財産管理等委任契約は、判断能力が十分あるうちに「この人にお願いしたい」という相手を選び、必要な範囲で財産管理や各種手続きを任せる契約です。例えば特定の金融機関の口座だけ、家賃収入だけなど、依頼する内容を契約で定められるため、身体の負担を減らしながら自分の意思を活かせる点が特徴です。

任意後見契約と財産管理等委任契約

任意後見契約と財産管理等委任契約、何が違う?

任意後見契約は、認知症などで判断能力が不十分になり、家庭裁判所が任意後見監督人を選任したときに効力が発生します。つまり、元気で判断力がしっかりしている間は、任意後見契約の効力は生じません。

一方、財産管理等委任契約は、契約で定めた時点から効力を発生させることができます。例えば、身体的な不自由があっても判断力がある場合、財産管理等委任契約を活用することで、必要な手続きを早い段階から任せられます。

2段構えの安心。財産管理と後見をセットで考える

現在は日常生活でサポートが必要な場面があるものの、判断力はしっかりしている場合には、財産管理等委任契約を活用し、必要な手続きを任せることができます。
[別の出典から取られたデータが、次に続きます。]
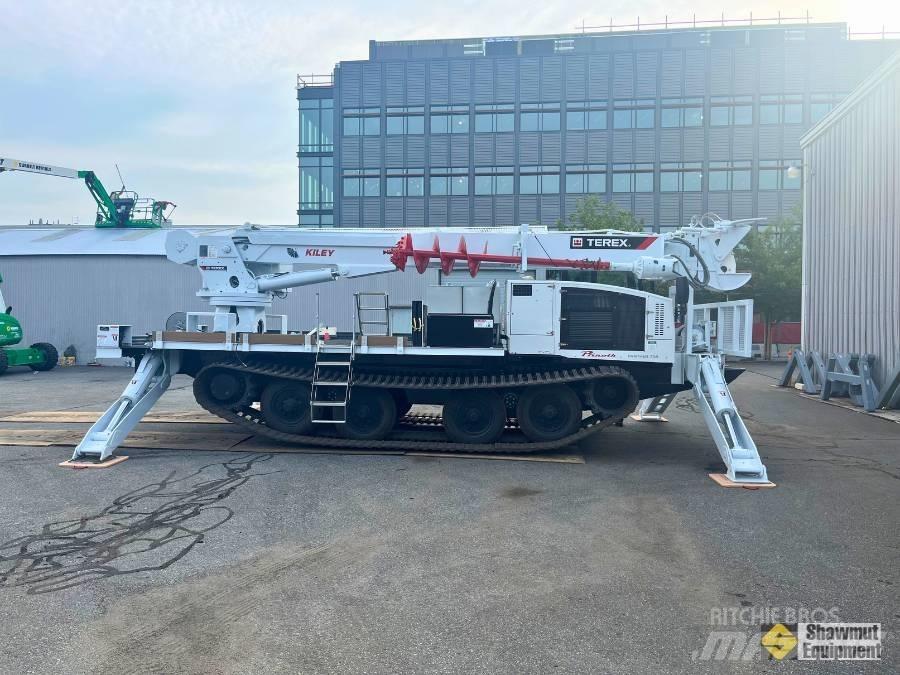 Terex GENERAL 65 Andere Fahrzeuge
将来、判断能力の低下が現実化した際には、任意後見契約へ移行する二段構えの備えも可能です。任意後見契約と財産管理等委任契約を組み合わせておけば、当面は「今すぐ必要な部分」を依頼し、判断能力が低下した後は任意後見監督人選任を経て後見へ移行しやすくなります。

財産管理と療養看護

財産管理の委任内容

財産管理では、金融機関の取扱いを確認しながら、口座の払戻しや振込、家賃収入の受け取り、経費支払いなどを委任できます。必要な範囲を広く委任することも、特定の手続きのみに限定することもできます。
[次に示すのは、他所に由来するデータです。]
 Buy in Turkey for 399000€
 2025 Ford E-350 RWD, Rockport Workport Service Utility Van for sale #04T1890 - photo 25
財産管理の負担を軽減し、必要な手続きが円滑に進むよう準備できます。

療養看護の委任

療養看護では、病院や介護施設の入退所手続き、介護保険の要介護認定申請、介護サービスの契約や支払い手続きなどを委任できます。これにより、必要な医療・介護サービスを円滑に利用できるよう、事務手続きを支援・代理できます。